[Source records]
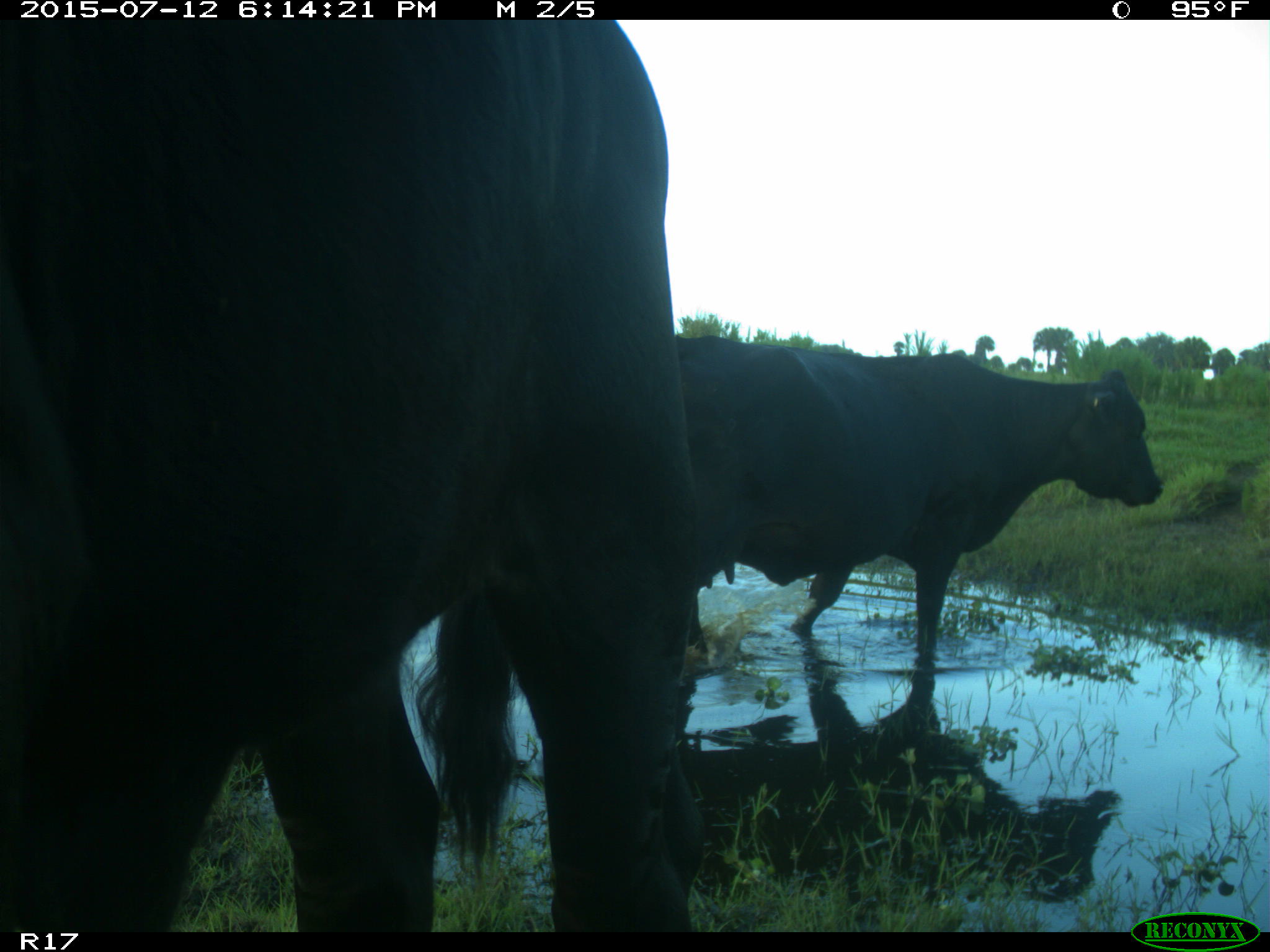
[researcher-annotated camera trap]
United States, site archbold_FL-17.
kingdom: Animalia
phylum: Chordata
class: Mammalia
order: Artiodactyla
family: Bovidae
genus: Bos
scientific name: Bos taurus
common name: domestic cow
Bos taurus (domestic cow).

**Task:** Write the data above out exactly. Leave out any pictures.

**Result:**
[researcher-annotated camera trap]
United States, site archbold_FL-17.
kingdom: Animalia
phylum: Chordata
class: Mammalia
order: Artiodactyla
family: Bovidae
genus: Bos
scientific name: Bos taurus
common name: domestic cow
Bos taurus (domestic cow).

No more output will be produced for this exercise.